• RECORDED DATA:
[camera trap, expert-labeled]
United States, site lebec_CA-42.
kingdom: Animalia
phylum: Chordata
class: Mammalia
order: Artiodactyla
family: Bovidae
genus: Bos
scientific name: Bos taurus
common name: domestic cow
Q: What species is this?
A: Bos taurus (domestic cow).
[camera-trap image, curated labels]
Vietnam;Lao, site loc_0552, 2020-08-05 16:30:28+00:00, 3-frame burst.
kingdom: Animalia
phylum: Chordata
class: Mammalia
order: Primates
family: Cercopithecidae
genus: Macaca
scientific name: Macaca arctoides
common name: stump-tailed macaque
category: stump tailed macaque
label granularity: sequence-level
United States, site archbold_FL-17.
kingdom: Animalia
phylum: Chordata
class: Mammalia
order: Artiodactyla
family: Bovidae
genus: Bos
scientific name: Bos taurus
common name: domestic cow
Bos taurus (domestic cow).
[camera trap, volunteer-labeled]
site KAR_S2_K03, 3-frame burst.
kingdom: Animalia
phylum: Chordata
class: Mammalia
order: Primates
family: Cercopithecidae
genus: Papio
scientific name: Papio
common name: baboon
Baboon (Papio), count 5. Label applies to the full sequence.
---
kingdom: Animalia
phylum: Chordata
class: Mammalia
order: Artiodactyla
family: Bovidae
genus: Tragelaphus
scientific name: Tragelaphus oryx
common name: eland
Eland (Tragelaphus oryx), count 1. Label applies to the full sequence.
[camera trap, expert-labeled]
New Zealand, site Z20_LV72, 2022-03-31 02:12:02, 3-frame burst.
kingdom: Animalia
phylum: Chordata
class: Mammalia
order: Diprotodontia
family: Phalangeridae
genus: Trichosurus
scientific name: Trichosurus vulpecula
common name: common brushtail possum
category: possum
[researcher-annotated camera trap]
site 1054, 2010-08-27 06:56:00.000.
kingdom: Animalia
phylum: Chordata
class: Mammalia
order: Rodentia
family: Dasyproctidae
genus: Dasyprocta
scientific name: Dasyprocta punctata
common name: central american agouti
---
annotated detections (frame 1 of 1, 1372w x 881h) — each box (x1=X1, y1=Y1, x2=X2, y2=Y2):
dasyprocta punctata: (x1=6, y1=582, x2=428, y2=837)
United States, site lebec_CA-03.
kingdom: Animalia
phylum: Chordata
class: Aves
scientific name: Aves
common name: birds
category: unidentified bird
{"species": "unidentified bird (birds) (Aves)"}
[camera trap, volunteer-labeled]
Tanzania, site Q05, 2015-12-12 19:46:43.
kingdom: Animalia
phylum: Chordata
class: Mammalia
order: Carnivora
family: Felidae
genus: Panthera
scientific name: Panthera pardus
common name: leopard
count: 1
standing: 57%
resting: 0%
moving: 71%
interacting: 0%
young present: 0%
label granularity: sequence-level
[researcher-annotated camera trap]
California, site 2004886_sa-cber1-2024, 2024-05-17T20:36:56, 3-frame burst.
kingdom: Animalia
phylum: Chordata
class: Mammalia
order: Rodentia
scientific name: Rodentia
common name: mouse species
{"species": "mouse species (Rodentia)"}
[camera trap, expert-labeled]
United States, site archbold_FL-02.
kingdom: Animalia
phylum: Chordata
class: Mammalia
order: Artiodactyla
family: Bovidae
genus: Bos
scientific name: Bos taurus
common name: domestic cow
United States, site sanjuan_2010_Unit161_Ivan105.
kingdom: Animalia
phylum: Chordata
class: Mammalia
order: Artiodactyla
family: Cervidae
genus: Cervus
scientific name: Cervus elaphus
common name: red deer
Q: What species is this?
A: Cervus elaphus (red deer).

• WHAT THE TASK REQUIRES:
Copy every line of the data where "species" is found.

• ANSWER BELOW:
Q: What species is this?
{"species": "unidentified bird (birds) (Aves)"}
common name: mouse species
{"species": "mouse species (Rodentia)"}
Q: What species is this?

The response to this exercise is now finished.